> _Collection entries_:
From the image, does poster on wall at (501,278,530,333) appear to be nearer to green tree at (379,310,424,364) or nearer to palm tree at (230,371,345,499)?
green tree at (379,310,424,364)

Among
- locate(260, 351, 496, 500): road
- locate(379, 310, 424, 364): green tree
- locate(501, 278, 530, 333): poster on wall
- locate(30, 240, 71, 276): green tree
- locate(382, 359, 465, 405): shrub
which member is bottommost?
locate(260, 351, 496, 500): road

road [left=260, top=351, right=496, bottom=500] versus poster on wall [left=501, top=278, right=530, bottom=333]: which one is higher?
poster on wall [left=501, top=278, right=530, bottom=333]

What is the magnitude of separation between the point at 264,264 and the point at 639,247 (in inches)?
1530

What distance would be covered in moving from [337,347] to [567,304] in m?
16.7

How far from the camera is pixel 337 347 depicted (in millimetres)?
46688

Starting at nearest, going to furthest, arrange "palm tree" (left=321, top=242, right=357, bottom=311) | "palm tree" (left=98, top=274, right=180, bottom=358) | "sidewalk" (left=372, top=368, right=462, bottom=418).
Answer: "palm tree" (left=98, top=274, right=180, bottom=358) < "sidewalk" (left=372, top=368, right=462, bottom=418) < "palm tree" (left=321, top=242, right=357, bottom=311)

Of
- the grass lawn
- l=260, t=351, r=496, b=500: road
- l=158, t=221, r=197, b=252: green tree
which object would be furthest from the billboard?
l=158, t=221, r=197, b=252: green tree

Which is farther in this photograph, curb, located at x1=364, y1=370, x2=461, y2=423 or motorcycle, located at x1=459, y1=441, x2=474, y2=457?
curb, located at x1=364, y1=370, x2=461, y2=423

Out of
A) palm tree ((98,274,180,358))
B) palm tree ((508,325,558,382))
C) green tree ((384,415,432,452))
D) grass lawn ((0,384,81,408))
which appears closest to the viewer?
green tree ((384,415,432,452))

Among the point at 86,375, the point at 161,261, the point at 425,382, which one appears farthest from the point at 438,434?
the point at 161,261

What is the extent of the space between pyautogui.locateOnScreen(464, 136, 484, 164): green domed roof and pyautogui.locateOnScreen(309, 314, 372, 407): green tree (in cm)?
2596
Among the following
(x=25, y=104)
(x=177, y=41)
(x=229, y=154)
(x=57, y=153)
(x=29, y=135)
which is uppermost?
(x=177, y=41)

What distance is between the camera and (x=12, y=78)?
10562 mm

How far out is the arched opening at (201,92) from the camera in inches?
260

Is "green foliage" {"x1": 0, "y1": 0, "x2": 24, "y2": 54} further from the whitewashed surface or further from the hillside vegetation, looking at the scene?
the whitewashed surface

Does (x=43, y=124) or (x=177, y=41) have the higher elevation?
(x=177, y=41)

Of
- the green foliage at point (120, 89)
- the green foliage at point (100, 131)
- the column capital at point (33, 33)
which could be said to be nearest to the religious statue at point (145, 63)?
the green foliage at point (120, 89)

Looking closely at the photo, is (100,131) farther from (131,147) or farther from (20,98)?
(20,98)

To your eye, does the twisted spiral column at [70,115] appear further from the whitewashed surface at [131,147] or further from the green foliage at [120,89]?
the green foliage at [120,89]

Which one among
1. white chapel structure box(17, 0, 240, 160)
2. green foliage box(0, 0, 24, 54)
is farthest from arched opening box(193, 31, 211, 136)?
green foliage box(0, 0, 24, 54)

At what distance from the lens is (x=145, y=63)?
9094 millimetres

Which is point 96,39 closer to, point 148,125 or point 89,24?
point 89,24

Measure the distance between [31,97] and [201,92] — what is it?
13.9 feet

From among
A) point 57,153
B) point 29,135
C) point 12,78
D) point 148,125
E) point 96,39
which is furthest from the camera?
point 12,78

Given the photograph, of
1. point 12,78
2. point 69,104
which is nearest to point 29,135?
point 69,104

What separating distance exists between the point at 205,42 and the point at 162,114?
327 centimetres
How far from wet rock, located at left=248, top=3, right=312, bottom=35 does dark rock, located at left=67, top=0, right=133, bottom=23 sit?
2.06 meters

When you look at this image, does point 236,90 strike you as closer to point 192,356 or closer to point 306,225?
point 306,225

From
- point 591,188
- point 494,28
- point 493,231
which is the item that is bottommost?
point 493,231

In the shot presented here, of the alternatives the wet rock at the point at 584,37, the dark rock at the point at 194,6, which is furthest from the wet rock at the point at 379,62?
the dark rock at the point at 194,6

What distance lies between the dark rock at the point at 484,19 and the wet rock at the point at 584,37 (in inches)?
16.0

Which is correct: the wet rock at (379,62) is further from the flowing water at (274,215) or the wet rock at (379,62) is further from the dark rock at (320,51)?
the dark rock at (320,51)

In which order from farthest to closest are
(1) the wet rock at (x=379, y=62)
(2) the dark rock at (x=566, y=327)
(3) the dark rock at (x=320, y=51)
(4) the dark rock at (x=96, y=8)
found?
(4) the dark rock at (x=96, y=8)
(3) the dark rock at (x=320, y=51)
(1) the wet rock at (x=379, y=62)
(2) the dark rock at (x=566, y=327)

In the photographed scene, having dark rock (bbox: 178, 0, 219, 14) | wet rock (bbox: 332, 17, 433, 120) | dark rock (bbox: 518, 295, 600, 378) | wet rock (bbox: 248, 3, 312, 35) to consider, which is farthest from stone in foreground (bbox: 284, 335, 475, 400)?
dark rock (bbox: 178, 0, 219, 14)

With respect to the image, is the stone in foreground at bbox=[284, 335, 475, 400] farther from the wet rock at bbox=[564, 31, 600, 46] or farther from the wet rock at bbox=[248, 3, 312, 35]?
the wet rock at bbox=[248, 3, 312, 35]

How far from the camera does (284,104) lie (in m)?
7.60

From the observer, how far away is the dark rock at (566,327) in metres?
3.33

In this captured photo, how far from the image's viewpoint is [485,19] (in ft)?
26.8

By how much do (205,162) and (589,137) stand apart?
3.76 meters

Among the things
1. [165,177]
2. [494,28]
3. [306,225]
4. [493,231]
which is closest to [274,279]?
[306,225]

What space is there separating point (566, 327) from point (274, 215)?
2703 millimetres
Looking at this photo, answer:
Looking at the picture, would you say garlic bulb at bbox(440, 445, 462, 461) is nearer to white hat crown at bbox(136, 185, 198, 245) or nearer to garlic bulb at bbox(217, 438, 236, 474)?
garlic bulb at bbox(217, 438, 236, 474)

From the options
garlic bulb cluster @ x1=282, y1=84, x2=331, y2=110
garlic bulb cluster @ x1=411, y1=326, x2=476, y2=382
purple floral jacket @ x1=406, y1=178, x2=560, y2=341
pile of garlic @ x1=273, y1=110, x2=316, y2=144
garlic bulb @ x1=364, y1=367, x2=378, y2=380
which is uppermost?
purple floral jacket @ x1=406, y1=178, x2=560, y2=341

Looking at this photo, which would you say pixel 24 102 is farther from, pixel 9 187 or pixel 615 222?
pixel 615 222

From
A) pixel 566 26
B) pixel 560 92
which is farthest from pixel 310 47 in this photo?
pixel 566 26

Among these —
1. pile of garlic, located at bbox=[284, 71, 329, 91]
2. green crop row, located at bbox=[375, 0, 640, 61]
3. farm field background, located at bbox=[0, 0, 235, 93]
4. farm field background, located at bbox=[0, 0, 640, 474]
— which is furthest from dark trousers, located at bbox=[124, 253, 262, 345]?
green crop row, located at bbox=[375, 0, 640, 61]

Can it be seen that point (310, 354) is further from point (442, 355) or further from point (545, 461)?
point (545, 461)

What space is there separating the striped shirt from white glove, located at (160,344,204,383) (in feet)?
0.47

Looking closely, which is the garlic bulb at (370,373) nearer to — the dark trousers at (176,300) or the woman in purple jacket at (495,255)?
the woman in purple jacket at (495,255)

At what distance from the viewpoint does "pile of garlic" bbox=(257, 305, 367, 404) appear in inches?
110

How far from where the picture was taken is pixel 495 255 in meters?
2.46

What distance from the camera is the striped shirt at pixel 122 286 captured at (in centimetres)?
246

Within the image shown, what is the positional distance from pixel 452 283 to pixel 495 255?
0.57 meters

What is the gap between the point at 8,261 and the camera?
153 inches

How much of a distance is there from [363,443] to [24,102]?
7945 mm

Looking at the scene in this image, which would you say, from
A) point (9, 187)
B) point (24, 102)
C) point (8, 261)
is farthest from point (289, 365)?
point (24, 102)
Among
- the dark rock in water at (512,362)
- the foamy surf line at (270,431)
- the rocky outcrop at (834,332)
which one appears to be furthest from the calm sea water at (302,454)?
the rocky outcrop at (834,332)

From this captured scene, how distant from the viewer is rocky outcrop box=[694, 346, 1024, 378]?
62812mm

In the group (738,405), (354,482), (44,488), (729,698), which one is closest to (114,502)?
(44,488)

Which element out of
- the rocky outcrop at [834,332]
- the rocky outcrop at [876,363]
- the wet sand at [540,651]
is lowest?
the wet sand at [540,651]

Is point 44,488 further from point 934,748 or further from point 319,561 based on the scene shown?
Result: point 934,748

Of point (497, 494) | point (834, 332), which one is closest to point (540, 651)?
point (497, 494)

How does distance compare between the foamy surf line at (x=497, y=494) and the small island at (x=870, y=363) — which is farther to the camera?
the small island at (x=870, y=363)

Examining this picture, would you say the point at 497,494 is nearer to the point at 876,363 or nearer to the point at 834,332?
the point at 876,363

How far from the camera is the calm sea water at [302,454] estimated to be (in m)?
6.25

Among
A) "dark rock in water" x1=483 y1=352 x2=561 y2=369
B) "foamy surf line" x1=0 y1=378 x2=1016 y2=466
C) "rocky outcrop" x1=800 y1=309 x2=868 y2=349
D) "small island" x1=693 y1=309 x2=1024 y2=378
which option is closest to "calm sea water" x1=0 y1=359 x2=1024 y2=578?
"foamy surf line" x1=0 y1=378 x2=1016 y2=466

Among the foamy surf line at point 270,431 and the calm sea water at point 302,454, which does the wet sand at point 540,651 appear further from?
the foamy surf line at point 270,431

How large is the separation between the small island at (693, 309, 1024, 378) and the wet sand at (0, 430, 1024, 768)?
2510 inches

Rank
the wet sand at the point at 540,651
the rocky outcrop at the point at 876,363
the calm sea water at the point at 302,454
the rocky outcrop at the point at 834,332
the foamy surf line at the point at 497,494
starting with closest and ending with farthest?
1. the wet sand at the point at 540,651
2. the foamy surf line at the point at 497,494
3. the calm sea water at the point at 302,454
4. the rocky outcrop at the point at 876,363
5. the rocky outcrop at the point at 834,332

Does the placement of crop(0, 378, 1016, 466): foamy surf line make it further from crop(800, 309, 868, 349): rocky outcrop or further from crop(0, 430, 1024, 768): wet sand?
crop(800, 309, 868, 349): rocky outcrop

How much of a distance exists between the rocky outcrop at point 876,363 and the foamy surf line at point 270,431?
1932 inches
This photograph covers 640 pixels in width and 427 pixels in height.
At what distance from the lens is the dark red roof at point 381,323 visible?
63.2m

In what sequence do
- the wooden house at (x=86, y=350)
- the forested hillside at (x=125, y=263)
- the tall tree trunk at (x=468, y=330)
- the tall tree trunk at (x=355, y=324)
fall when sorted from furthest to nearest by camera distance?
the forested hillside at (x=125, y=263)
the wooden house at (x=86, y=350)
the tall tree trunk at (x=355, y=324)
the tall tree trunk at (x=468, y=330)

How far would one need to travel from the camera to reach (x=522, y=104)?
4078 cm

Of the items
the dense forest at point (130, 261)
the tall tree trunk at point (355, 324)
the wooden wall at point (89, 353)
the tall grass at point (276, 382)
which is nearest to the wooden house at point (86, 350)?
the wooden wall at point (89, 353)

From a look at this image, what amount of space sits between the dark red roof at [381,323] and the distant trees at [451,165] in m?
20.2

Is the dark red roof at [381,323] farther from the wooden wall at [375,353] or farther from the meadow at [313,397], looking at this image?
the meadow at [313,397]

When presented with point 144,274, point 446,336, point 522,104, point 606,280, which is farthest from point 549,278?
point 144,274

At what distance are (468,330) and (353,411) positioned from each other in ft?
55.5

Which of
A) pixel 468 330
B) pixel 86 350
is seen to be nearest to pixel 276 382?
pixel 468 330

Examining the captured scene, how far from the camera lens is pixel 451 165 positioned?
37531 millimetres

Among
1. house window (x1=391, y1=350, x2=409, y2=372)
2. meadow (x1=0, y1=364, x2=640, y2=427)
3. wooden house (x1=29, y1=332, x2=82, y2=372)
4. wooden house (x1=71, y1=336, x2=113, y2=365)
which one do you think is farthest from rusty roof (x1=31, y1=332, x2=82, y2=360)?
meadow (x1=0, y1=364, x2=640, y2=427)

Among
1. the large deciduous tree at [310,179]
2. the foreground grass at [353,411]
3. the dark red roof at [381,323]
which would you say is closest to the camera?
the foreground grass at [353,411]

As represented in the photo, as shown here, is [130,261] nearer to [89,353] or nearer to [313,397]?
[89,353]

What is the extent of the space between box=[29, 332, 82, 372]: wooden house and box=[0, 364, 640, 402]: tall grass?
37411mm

> _WHAT TO WORK ON_: All lines from the one containing "As represented in" through the final line of the listing above are to be reproduced exactly; include both and add nothing.

> _THE REPLY_:
As represented in the photo, as shown here, is [130,261] nearer to [89,353] or nearer to [313,397]?
[89,353]

What is the extent of the space between box=[29, 332, 82, 372]: wooden house and box=[0, 364, 640, 402]: tall grass?
37411mm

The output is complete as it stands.